Cursor published their harness engineering work for GPT-5.1-Codex. The details matter: they tune tool names to match shell equivalents, add explicit instructions for when to call linters, manage reasoning trace continuity. When they tested dropping reasoning traces, performance fell 30%. Same model, worse harness, 30% performance loss. That's larger than most model upgrades deliver.

The pattern is clear. The model is the engine. The scaffold is the product.

Why the Scaffold Matters

All three systems work the same way. They don't ship first-pass outputs. They generate, test, critique, and refine.

Poetiq's system writes code for puzzles, runs it against test cases, analyzes failures, and regenerates until it passes. Claude Code debugs dependency issues, retries with different approaches, validates results. Cursor ensures reasoning traces persist across turns so the model maintains continuity rather than reconstructing its plan from scratch.

The refinement happens inside the system before humans see anything.

This is different from first-pass calibration with the focus on engineering prompts so outputs need less editing. This is about building systems that improve their own outputs through multiple passes before anyone reviews them.

The layers multiply. Better prompts give you better starting points. Better refinement loops turn those into finished work. If your first-pass output is 70% correct, one refinement pass gets you to 95%.

But here's what matters: Poetiq built their meta-system before Gemini 3 and GPT-5.1 existed. When those models dropped, they integrated them within hours and set new records. Cursor's harness engineering extracted 30% more performance from Codex than a basic integration would. The calibrated harness extracts more value from new models than basic wrappers do.

That's compound calibration at the scaffold layer. Build it once, multiply value with every model upgrade. While teams debate which model is best this week, calibrated systems get better with each release automatically.

Where Effort Goes

Most teams are waiting for the next model. They're switching between providers. They're treating the model as the product and the harness as plumbing.

The CORE-Bench team at Princeton discovered this the hard way. Sayash Kapoor and colleagues built their leaderboard assuming models and scaffolds could be swapped independently. Then they found the same model scores 42% or 78% depending on harness choice. They're now rethinking their entire evaluation approach.

Cursor's experience shows this at production scale. Each new model requires specific harness tuning. The team measures success rates, tracks tool calling patterns, adjusts instructions based on internal evals. When they found Codex wouldn't call their lint tool without explicit instructions, they added them. When they discovered reasoning traces mattered, they built alerting to preserve them.

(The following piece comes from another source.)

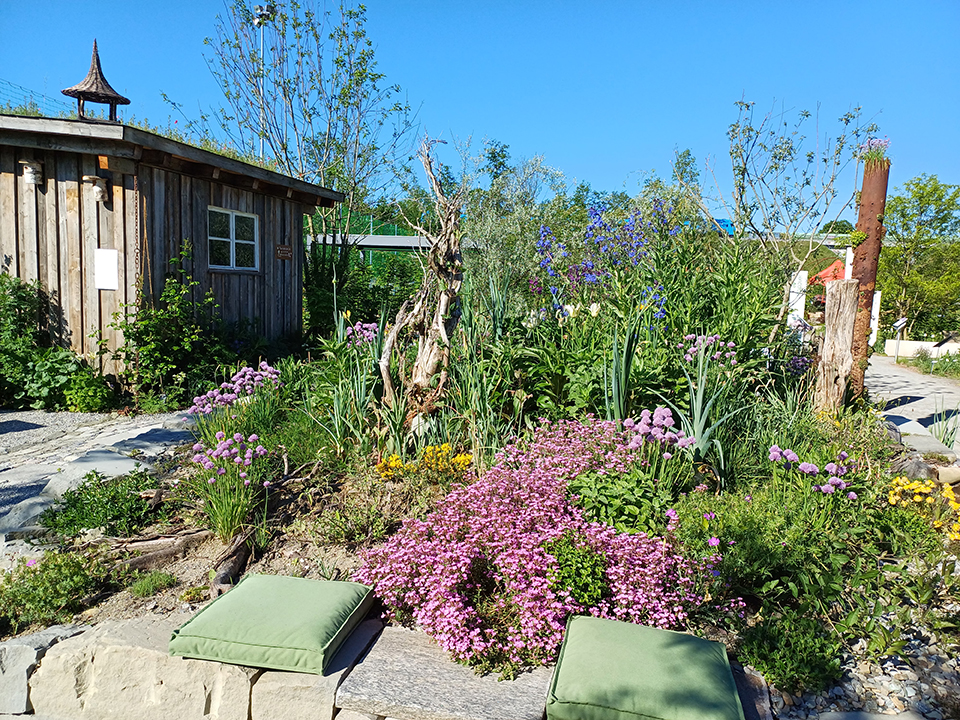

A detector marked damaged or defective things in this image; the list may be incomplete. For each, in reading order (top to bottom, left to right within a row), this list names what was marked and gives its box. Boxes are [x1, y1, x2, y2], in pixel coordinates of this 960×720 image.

rusty metal post [852, 160, 888, 396]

This is continuous calibration work. Not one-time setup.

The models are becoming commodity. The wrappers are differentiation. And most engineering effort is going toward model evaluation instead of scaffold calibration.

You can see this in how products feel. Claude Code doesn't feel better than a basic chatbot because Opus 4.5 is smarter than other models. It feels better because it iterates, debugs, and validates systematically. Cursor doesn't feel better because GPT-5.1-Codex is a superior model. It feels better because the harness preserves reasoning traces and tunes tool calling. The model capabilities enable it. The scaffold design creates the experience.

Start tracking this. When something works well, ask: is this the model or the harness? When you're impressed by a demo, figure out what's doing the work. It's usually not just prompt quality or model choice. It's how outputs are refined, how tools are orchestrated, how verification runs.

The teams building real moats are calibrating at this layer. They're engineering refinement loops, critique systems, and orchestration. When the next model drops, their systems automatically extract more value from it than competitors who are still evaluating which model to use.

Model releases get the attention. The harness layer is where the compounding happens. Build there.